### GIVEN EXERCISE A
Condense the paragraph of the forum thread on Ryzen boost clocks that begins "What I've done is I set custom PBO limits" into a short bulleted list that keeps its main facts.
## Start DOCUMENT SEGMENT
Hi, same chip and mobo here.
also mine does not reach 4200mhz during normal usage. But in gaming in stays between 4075 and 4150 mhz. 4200 is the 1 core max boost clock.
it's not worth to set all cores on 42x cause it's not a cool chip on stock (I also use an aftermarket cooler), if you do this it wil become hotter.

AFAK Ryzen 3000 cpus are really pushed to the max from gabric, not wort manually oc them.

What I've done is I set custom PBO limits: PPT 90w, TDC 60A, EDC 70A. This helped to sustain higher frequencies for longer


----------



## Bjørgersson (Apr 24, 2020)

Thank you everybody for your comments. I'll only be around my PC next time this Sunday, we'll see what the new BIOS does on auto and default settings.


----------



## TheLostSwede (Apr 24, 2020)

chfrcoghlan said:


> Thank you everybody for your comments. I'll only be around my PC next time this Sunday, we'll see what the new BIOS does on auto and default settings.


Normal/Default, not Auto ;-)


----------



## droopyRO (Apr 24, 2020)

Also try to undervolt it. I turned off PBO as it was pumping a lot of voltage just to get about 200Mhz more.


----------



## ChristTheGreat (Apr 24, 2020)

not all chip can boost all core to 4.2ghz easy.

I have a 3600x, which boost 4ghz prime95, 4.1 running BOINC 100% and 4.25 on multiple thread (like 6 thread). reaching 4.1ghz all core, I need a 1.34-1.36v.


----------



## TheLostSwede (Apr 24, 2020)

ChristTheGreat said:


> not all chip can boost all core to 4.2ghz easy.
> 
> I have a 3600x, which boost 4ghz prime95, 4.1 running BOINC 100% and 4.25 on multiple thread (like 6 thread). reaching 4.1ghz all core, I need a 1.34-1.36v.
## End DOCUMENT SEGMENT
## Start THE DATA
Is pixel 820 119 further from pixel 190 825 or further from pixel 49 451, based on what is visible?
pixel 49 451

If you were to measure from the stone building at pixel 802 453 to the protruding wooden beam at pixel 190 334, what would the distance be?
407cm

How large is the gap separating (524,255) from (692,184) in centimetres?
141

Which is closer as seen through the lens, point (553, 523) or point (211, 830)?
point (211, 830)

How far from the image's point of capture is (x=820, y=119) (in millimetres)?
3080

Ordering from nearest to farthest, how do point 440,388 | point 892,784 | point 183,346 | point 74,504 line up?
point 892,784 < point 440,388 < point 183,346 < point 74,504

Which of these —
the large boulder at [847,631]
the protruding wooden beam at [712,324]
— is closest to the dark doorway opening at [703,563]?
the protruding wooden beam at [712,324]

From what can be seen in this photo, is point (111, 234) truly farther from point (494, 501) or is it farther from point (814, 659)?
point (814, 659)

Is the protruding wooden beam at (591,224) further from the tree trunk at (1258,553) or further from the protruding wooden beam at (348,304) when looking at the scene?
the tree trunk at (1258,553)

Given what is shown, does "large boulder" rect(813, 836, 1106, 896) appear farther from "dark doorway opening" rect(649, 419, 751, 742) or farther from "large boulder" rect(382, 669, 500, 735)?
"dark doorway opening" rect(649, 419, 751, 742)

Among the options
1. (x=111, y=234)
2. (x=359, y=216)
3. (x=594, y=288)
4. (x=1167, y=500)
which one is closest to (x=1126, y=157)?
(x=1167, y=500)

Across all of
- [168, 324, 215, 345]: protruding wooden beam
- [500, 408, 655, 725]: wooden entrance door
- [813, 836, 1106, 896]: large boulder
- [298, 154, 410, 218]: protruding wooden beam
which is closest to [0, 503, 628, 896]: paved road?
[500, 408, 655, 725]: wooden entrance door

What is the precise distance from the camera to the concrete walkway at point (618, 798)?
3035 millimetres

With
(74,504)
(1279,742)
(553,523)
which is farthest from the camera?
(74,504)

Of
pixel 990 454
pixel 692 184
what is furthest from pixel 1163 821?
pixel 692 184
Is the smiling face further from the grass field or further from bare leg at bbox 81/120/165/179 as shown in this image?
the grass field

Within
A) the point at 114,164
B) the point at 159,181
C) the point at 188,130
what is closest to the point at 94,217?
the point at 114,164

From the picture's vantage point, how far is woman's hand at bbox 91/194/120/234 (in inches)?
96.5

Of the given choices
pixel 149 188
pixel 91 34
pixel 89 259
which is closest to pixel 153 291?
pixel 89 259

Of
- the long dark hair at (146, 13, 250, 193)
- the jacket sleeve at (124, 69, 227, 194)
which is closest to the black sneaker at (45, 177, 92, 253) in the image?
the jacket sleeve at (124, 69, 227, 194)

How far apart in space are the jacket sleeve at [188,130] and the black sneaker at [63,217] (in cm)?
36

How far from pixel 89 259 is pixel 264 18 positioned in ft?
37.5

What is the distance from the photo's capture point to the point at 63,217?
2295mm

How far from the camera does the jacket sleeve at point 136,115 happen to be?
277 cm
## End THE DATA
### GIVEN EXERCISE B
Recast the records as a numbered list, omitting blank lines, starting at the line that contains "How far from pixel" and continuing through the end of the records, both ends inclusive.

### SOLUTION A
- Custom PBO limits set: PPT 90 W, TDC 60 A, EDC 70 A.
- Result: higher frequencies sustained for longer.

### SOLUTION B
1. How far from pixel 89 259 is pixel 264 18 positioned in ft?
2. 37.5
3. What is the distance from the photo's capture point to the point at 63,217?
4. 2295mm
5. How far from the camera does the jacket sleeve at point 136,115 happen to be?
6. 277 cm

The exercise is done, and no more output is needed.